### EXERCISE
What lines in the listing include "standing"? Return a copy of each.

### DATA PROVIDED
- - - -

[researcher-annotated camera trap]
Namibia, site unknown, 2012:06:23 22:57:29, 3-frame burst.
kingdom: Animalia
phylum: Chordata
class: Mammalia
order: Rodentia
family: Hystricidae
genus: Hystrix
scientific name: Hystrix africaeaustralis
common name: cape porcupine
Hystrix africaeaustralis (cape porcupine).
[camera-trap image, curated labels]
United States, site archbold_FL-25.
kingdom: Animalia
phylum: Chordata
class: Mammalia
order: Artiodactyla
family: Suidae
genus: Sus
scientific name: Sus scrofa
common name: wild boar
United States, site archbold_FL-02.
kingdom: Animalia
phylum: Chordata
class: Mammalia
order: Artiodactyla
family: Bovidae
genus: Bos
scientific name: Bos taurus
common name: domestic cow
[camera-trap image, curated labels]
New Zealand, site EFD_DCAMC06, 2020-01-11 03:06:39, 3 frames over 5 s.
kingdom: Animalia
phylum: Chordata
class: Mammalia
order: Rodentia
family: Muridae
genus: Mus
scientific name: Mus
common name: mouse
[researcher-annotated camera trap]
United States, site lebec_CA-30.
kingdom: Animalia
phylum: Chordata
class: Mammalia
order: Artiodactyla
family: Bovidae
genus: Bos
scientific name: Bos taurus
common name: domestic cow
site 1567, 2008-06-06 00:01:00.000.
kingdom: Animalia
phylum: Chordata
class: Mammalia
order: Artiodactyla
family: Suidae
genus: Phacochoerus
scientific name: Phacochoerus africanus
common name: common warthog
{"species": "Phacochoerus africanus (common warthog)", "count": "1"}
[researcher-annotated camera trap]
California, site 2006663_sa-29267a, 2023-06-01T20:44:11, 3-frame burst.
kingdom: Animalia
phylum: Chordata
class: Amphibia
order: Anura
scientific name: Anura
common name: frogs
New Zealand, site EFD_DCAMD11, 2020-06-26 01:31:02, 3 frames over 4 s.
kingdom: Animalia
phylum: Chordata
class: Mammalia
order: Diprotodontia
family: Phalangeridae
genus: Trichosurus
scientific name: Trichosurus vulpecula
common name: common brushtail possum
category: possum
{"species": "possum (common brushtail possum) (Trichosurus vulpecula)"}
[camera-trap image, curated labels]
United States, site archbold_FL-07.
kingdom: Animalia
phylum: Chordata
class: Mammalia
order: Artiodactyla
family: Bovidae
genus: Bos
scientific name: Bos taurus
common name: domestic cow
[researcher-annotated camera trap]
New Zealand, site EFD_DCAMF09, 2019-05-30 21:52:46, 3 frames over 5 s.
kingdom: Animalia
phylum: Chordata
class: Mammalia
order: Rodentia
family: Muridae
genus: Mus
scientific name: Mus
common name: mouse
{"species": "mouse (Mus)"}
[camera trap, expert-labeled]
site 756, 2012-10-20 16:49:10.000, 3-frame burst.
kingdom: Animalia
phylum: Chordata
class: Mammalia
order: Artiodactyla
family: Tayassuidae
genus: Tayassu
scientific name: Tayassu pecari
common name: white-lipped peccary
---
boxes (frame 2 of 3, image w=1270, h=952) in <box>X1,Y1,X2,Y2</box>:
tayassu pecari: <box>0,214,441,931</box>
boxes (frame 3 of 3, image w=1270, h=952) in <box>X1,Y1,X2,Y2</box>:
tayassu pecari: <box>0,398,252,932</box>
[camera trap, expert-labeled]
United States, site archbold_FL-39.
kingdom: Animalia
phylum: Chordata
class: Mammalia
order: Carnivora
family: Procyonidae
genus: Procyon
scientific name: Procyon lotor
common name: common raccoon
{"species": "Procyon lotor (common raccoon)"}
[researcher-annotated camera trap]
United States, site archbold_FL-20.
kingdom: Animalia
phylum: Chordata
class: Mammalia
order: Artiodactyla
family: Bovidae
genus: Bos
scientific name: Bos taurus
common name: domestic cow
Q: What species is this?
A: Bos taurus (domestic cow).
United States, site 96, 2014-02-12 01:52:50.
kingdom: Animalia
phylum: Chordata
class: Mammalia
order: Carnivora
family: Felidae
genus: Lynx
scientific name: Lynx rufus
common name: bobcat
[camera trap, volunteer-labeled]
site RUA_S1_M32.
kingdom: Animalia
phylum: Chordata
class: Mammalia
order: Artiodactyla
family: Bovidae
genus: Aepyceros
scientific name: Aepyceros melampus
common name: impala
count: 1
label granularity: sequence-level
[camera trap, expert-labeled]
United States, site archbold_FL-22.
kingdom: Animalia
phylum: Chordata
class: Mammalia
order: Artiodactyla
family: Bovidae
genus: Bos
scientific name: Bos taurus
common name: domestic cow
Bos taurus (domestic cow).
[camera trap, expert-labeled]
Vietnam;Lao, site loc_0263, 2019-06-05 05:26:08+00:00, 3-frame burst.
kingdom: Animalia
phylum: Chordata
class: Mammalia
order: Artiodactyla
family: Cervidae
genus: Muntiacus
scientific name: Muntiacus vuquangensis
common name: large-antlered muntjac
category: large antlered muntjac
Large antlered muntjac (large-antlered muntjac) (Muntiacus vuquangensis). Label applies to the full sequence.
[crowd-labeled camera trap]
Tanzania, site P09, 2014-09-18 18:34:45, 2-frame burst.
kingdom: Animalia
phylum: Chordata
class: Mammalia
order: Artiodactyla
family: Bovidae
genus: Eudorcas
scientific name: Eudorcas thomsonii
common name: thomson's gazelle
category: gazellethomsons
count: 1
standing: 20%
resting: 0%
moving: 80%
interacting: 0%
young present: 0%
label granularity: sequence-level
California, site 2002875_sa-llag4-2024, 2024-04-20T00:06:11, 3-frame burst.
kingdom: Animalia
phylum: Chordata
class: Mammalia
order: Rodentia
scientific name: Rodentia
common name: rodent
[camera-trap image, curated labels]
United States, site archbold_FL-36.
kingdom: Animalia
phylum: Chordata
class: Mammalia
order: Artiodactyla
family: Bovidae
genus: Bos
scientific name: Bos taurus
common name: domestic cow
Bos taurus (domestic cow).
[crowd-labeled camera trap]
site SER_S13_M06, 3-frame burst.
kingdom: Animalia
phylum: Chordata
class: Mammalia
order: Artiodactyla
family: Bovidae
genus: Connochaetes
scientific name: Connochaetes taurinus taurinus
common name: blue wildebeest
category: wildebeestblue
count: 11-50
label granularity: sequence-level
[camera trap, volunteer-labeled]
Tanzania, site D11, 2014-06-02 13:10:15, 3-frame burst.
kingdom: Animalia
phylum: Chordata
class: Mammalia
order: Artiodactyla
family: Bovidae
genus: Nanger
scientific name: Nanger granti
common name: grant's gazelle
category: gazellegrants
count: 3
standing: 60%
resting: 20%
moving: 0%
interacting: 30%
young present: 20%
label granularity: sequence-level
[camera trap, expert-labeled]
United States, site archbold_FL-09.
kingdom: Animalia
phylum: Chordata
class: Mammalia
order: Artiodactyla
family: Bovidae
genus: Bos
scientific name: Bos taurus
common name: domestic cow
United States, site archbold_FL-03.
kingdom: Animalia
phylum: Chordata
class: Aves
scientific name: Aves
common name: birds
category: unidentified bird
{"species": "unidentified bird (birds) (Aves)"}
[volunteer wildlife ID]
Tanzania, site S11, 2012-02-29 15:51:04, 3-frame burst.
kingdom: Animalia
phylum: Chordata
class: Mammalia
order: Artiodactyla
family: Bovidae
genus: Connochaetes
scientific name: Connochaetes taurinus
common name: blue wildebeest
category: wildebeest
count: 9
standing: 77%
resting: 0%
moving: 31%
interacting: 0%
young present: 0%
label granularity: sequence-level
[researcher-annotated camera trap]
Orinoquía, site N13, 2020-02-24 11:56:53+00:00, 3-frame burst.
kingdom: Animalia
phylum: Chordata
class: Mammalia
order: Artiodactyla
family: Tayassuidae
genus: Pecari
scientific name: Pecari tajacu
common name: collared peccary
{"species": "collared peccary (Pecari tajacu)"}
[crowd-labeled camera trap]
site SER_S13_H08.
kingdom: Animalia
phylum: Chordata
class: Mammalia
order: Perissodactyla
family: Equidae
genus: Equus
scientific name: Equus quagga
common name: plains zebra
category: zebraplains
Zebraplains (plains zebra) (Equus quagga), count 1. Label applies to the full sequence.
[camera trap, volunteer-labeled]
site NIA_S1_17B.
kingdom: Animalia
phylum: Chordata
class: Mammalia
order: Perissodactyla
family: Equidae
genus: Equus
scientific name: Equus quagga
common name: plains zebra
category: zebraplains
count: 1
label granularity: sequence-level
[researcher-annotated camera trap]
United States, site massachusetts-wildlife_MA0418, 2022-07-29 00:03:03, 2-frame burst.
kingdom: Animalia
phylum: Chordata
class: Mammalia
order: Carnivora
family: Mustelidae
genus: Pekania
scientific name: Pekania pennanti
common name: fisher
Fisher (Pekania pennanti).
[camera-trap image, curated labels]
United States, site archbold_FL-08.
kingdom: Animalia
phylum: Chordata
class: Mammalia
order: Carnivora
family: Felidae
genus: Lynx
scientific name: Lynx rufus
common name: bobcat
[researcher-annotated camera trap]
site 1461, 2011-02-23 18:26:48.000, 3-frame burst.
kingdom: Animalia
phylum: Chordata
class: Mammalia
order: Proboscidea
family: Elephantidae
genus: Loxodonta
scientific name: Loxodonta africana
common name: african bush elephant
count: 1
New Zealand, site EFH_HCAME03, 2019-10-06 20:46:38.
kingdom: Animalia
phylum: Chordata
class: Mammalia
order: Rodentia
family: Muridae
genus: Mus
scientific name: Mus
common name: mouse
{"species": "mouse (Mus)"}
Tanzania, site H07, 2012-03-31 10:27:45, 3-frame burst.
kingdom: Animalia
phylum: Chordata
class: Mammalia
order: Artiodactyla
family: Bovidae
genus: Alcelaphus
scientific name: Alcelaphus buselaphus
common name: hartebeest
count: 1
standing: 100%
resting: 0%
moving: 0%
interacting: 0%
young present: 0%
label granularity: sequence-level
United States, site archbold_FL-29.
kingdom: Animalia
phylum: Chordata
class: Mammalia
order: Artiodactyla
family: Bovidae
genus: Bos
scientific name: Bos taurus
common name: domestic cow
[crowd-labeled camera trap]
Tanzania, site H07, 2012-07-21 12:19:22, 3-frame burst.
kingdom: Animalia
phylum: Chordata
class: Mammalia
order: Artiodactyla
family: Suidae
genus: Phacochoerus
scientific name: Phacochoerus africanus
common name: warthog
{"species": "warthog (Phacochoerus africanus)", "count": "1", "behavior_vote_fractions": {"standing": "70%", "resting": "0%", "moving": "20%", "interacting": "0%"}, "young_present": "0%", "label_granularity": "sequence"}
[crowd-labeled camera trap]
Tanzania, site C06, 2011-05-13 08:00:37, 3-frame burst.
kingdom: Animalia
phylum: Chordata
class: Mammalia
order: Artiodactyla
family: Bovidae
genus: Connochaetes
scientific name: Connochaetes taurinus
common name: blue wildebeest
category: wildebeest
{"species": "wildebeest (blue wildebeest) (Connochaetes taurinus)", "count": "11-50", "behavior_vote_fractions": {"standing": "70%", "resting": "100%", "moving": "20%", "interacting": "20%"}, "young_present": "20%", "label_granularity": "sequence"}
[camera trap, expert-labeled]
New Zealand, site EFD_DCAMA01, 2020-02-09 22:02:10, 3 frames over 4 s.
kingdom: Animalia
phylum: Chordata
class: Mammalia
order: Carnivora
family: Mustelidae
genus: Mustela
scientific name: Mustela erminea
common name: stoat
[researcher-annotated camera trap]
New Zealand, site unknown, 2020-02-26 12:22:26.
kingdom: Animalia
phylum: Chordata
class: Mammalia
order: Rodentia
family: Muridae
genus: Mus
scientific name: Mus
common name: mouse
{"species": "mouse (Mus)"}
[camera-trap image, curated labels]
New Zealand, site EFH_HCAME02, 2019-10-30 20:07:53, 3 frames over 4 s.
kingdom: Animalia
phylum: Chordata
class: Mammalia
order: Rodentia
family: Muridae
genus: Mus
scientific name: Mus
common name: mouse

- - - -

### EXPECTED ANSWER
standing: 20%
standing: 60%
standing: 77%
standing: 100%
{"species": "warthog (Phacochoerus africanus)", "count": "1", "behavior_vote_fractions": {"standing": "70%", "resting": "0%", "moving": "20%", "interacting": "0%"}, "young_present": "0%", "label_granularity": "sequence"}
{"species": "wildebeest (blue wildebeest) (Connochaetes taurinus)", "count": "11-50", "behavior_vote_fractions": {"standing": "70%", "resting": "100%", "moving": "20%", "interacting": "20%"}, "young_present": "20%", "label_granularity": "sequence"}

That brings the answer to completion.